Justamente ayer explicaba a mis alumnas de 2º de bachillerato las sustancias ácidas y básicas. Según la teoría de Brönsted-Lowry, ácido es toda sustancia que, en disolución acuosa, cede H+, generándose iones H3O+. Por otra parte, una base es toda sustancia que, en disolución acuosa, acepta iones H+, dando lugar a iones OH–. ¿De dónde toman o a quién ceden estas sustancias ese H+? Del agua. Esto quiere decir que el agua puede ceder H+ o tomarlos, «según quien tenga delante». Por ello se dice que el agua es una sustancia anfótera. Muestran esa «doble cara», o tienen esa habilidad para hacer las dos cosas frente a distintas sustancias.
Esto me hizo pensar en cuándo nosotros nos comportamos así, como «sustancias anfóteras». Me refiero a cómo podemos cambiar nuestra actitud o nuestra forma de ser según estemos con unas personas u otras, o en unos ambientes u otros.
Es cierto que hay circunstancias en los que uno tiene que saber estar. Ahí hay que manifestar un comportamiento adecuado a ese lugar, sacando de nosotros esas formas que nos ayudan. No es lo mismo estar viendo un paso de Semana Santa que estar en la Feria de Abril de Sevilla. No es lo mismo estar en una reunión de trabajo que tomando unas copas con los compañeros en un bar. Eso no quiere decir que finjamos, sino que seleccionamos la parte de nosotros que es más adecuada para ese momento.
Sin embargo, hay contextos donde no nos atrevemos a ser como somos, y entonces sí que fingimos, creando una persona que, realmente, no somos. Hay veces que desfasamos porque el escenario es festivo y no quieres quedar como una seta, aunque, en el fondo, no te gusta ese sitio ni la gente que lo integra, quizás has ido por fuerza y prefieras estar en otro lugar más tranquilo. Pero no te atreviste a decir «no, no me apetece, no me gustan esas cosas».
Hay situaciones donde no te atreves a expresar lo que realmente piensas de algo o cómo vives la vida (¿cuántas veces no nos atrevemos a decir, por ejemplo, que somos cristianos y vivimos como tales?) y simplemente callas o asientes por cumplir. Si lo pensamos, lo hacemos para no generar incomodidad o debates para los que sentimos que no estamos a la altura o que, simplemente, no queremos enfrentar (dichoso complejo de inferioridad que nos entra pensando que el otro siempre tiene razón). No ocurre eso en reuniones en las que nos sentimos seguros y entonces nos atrevemos a decir lo que pensamos. Pero, ante esto, me hago la siguiente pregunta: ¿tiene algún valor decir lo que se piensa a quienes sabes que piensan como tú? Esto me recuerda a lo que dijo Jesús:
«Si amáis a los que os aman, ¿qué mérito tenéis? Porque también los pecadores aman a los que los aman».

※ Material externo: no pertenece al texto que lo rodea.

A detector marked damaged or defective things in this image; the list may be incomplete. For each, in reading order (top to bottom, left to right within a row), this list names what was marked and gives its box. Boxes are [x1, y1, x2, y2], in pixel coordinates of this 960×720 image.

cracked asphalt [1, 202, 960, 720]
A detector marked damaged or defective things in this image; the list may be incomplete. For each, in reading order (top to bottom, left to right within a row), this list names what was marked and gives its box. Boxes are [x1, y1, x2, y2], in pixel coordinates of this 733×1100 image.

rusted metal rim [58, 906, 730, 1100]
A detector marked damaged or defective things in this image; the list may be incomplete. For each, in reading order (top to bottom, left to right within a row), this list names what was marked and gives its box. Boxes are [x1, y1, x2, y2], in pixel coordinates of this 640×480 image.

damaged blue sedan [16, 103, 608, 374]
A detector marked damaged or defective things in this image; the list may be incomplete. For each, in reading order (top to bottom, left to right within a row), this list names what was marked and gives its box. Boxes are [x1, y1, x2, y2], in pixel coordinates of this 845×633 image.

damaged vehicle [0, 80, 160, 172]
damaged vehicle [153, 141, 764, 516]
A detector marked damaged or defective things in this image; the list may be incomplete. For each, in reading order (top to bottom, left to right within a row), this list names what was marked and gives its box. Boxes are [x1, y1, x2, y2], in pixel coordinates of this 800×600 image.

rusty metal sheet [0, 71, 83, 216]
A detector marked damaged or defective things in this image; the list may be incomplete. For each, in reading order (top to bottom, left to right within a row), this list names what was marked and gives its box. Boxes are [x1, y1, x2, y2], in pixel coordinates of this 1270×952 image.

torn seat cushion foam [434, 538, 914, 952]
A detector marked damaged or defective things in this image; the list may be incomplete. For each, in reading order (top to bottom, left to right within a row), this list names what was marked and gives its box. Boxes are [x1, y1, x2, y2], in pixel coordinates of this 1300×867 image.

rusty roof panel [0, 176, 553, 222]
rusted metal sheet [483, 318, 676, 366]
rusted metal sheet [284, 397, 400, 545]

Quizás nos pase como al agua: que tenemos ese «anfoterismo» y vamos cambiando nuestra esencia según lo que tengamos delante. Esto nos ha pasado alguna vez en la vida (¿nunca te has sorprendido a ti mismo preguntándote por qué has dicho o hecho tal cosa si en el fondo no lo sentías ni te apetecía?). Entonces, quizás, es el momento de preguntarte quién eres realmente, coger ese ser tuyo y no avergonzarte de él, dejarlo fluir y, si es preciso, corregirlo para mejorarlo. Eso, probablemente, nos ayude también a ser menos rígidos con los demás y aprendamos a aceptarlos y quererlos tal y como son, y no tal y como nos gustaría que fueran.
Ser uno mismo es una batalla que debemos enfrentar toda la vida. Es como pulir una piedra (que, si se pule bien, puede resultar que se descubra que es un diamante). A mí dicha batalla me recuerda muchas veces al proceso de escritura: una va escribiendo al principio lo que va pensando y luego lo «poda», como digo yo. Esto es: le vas dando forma, lo vas ordenando y le vas dando su cadencia para sacar lo mejor de él. Y lo que no sirva porque no es fiel a lo que se quiere transmitir, se borra y ya está.
Ahora mismo se me ocurre que, probablemente, la vida es esa novela que tú y solo tú escribes. Vas dándole tu propia estructura. Vas mejorando el estilo. Vas corrigiendo. Y vas buscando un final feliz que es, al final, lo que hemos venido a ser en esta vida: felices.